O CEO da Xiaomi, Lei Jun, veio a público na rede social Weibo para perguntar se os consumidores ficariam ofendidos caso seus novos smartphones não acompanhassem um carregador. O executivo, assim como outros membros da indústria, acredita que o mercado está sendo prejudicado pela exigência de que os consumidores comprem uma unidade do tipo toda vez que trocam de aparelho.

Jun acredita que, caso os consumidores adquiram um novo produto da Xiaomi sem carregador, eles simplesmente vão usar um entre vários modelos que estão abandonados no fundo de uma gaveta. Para aqueles que ainda não possuem o acessório, atualmente a companhia oferta a opção de adquirir uma unidade por meros US$ 1,70.

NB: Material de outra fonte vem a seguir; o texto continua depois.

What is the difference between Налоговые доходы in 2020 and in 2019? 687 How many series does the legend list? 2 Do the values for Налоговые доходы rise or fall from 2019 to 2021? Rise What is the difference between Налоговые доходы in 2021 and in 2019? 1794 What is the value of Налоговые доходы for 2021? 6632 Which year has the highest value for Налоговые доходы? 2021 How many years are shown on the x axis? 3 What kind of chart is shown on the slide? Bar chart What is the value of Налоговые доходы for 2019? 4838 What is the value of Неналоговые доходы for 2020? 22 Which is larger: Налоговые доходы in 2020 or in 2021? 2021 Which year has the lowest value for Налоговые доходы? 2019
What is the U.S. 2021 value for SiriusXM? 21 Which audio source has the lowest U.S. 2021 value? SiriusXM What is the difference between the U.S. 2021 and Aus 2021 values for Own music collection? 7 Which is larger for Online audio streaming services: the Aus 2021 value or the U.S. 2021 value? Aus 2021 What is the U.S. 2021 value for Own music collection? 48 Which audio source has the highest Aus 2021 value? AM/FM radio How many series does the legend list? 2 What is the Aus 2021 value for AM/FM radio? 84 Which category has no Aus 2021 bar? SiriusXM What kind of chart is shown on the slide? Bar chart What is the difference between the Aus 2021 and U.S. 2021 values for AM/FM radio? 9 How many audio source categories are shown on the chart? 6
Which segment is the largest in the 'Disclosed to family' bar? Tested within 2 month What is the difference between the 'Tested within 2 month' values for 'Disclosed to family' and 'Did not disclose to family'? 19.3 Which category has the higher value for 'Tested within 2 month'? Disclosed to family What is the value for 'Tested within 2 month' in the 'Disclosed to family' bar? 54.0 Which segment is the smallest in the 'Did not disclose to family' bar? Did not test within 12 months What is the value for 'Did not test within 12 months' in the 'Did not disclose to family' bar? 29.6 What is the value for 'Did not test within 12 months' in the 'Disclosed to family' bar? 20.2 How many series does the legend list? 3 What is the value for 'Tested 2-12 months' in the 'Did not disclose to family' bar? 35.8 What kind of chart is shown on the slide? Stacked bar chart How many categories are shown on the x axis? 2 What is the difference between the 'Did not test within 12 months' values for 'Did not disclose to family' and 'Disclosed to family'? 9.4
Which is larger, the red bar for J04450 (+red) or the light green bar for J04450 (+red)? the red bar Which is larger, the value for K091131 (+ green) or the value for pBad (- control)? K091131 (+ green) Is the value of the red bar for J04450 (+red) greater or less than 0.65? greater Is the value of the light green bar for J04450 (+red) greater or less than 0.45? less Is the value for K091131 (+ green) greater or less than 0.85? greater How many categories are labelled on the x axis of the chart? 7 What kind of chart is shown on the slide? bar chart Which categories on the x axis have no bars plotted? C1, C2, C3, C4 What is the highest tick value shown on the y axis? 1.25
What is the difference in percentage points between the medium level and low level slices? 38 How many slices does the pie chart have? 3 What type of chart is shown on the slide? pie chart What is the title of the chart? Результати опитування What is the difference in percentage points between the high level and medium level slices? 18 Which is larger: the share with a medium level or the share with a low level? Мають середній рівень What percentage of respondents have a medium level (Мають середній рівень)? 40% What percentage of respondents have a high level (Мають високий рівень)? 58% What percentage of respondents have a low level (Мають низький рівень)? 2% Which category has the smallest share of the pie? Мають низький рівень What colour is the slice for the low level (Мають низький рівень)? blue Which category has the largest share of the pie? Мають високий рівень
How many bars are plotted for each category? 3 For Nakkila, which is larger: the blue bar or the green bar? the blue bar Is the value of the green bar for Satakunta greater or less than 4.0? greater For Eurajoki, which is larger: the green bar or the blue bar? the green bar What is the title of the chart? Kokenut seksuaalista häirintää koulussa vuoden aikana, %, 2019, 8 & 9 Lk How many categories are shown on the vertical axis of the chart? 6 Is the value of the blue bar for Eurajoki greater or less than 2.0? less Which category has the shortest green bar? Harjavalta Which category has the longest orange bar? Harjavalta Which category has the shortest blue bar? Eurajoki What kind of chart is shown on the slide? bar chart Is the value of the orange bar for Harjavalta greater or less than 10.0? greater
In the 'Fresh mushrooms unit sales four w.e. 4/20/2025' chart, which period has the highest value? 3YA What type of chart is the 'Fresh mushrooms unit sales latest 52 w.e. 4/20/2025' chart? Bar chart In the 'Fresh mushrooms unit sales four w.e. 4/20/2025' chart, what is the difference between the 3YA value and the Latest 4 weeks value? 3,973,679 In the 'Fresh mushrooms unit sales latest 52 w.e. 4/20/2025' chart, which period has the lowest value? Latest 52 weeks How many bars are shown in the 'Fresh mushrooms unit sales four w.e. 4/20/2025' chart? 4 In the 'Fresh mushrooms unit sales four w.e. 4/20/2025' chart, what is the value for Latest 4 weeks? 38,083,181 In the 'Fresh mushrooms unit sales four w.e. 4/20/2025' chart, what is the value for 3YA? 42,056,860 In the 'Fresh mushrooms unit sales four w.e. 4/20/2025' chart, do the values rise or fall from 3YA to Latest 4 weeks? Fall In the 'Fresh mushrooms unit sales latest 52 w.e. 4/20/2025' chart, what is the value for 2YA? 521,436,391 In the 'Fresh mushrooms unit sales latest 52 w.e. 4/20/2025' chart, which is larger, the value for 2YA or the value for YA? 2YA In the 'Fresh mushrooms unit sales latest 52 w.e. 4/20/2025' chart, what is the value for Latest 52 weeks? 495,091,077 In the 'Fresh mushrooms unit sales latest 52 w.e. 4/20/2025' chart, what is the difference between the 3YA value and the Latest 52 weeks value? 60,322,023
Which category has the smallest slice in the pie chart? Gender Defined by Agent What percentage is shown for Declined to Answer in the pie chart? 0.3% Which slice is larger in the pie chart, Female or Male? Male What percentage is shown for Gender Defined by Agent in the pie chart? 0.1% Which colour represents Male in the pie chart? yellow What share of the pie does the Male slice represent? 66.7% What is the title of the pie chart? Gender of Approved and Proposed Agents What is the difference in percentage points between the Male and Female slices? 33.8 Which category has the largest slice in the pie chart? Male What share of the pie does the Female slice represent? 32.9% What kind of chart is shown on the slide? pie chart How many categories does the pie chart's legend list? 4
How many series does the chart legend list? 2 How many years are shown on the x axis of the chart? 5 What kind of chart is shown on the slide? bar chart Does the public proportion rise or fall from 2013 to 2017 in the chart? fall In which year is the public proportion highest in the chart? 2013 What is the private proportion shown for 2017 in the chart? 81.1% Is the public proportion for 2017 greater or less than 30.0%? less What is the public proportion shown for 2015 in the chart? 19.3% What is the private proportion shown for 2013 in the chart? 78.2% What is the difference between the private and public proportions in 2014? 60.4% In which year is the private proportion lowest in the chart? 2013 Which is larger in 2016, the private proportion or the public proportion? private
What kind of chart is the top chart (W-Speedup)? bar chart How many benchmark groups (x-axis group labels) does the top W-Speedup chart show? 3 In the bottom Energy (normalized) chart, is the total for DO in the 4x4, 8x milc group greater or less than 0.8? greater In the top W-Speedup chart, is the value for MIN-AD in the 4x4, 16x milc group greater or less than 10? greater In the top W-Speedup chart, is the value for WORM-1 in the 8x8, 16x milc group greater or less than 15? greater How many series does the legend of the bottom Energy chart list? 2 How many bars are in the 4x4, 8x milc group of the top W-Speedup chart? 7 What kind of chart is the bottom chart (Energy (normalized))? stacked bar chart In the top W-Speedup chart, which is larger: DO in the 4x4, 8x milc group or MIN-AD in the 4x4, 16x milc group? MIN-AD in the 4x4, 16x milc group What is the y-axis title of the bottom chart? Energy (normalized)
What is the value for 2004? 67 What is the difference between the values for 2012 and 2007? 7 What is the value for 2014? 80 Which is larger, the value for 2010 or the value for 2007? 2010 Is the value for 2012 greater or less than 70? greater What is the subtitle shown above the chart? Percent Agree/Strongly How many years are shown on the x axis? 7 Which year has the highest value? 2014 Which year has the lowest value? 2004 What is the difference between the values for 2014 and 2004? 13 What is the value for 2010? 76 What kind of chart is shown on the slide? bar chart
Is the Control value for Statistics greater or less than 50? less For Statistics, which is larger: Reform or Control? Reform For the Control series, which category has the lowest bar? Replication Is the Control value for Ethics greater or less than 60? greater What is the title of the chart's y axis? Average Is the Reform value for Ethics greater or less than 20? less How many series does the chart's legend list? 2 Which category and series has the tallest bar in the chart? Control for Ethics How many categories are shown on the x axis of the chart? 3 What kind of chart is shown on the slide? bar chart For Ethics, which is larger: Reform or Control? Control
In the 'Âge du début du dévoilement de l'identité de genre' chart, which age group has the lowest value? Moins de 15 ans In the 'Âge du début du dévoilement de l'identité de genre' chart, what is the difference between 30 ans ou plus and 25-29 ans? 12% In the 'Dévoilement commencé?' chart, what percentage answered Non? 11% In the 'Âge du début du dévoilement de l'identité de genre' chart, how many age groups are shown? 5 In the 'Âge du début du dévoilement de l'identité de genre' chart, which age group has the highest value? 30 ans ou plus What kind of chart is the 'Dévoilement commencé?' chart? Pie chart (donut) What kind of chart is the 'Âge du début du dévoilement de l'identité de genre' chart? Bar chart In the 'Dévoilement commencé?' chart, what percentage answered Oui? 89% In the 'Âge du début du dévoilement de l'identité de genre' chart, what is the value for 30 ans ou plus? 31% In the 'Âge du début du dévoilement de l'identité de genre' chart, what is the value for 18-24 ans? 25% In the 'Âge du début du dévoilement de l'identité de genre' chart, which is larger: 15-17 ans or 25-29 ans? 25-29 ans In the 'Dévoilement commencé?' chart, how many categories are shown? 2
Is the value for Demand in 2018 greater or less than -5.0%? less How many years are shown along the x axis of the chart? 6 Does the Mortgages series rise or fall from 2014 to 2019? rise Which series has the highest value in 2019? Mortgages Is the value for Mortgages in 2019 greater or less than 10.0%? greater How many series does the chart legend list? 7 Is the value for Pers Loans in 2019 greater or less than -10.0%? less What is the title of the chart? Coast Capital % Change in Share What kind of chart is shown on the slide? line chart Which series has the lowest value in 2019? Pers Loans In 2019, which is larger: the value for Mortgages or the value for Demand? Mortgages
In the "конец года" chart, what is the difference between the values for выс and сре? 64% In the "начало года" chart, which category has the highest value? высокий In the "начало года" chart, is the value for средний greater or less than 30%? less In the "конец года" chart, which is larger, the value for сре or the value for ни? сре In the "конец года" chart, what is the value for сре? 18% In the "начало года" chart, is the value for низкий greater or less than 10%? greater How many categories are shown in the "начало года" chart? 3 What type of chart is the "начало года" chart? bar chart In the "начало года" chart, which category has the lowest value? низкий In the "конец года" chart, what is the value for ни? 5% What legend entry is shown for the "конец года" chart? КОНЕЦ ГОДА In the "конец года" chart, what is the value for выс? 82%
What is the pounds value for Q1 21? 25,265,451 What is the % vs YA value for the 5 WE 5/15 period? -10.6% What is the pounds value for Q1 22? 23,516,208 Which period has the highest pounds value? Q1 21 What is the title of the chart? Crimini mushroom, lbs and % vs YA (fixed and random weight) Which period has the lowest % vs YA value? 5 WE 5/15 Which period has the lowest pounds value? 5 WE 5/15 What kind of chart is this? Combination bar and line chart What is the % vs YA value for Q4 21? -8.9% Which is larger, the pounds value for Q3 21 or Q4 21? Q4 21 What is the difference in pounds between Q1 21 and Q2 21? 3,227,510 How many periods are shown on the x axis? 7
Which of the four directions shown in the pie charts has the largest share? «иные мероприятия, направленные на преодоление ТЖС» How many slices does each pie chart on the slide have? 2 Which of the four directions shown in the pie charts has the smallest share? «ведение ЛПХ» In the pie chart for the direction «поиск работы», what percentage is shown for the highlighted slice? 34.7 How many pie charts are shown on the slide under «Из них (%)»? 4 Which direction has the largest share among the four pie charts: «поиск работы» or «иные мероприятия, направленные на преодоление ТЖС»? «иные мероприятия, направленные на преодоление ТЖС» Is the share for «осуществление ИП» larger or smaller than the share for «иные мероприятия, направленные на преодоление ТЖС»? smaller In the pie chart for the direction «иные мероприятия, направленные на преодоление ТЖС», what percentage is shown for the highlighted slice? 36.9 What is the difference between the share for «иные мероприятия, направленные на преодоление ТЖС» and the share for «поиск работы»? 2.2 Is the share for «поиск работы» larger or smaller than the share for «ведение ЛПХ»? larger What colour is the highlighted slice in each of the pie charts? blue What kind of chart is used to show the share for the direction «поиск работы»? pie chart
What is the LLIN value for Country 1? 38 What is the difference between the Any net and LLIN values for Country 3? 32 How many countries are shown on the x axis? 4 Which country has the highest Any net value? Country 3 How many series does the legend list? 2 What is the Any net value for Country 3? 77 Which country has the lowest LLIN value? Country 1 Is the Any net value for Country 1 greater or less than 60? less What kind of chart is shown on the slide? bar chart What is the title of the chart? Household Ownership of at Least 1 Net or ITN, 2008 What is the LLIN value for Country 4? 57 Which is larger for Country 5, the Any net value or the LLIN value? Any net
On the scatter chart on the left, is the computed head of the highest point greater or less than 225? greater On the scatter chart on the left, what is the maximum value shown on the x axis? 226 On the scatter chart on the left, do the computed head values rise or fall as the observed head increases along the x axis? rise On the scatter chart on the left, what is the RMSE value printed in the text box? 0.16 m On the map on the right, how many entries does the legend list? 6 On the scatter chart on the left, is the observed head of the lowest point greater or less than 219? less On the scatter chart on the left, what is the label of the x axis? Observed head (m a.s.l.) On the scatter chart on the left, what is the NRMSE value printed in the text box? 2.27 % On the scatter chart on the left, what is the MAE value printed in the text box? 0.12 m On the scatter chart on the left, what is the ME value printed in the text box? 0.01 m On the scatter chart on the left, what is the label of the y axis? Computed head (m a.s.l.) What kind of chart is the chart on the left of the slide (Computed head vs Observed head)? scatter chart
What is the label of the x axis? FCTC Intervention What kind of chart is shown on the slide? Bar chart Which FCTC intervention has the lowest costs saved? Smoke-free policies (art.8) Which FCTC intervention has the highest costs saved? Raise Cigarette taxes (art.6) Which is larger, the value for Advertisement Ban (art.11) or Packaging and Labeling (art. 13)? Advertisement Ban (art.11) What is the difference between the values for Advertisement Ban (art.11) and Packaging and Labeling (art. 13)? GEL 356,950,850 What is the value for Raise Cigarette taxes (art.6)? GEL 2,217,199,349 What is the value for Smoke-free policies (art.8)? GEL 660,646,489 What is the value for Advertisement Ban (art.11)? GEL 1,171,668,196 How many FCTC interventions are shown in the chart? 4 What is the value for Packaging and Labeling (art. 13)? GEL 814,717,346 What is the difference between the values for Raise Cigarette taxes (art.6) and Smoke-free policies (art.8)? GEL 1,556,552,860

O que o CEO deixa de lado são tecnologias como o Quick Charge 2.0 oferecido em alguns processadores Snapdragon, que exige o uso de um carregador especial para funcionar. Nesse caso, os consumidores interessados na nova tecnologia devem fazer questão de ter um carregador adaptado presente na caixa de seus novos smartphones.

O questionamento feito por Jun tem como objetivo “medir a temperatura” do mercado e, dependendo do resultado, pode resultar em mudanças na maneira como a Xiaomi vende seus produtos. A decisão de não incluir carregadores pode gerar polêmicas, como bem provou a Nintendo, que não oferece unidades de recarga junto ao New Nintendo 3DS no Ocidente.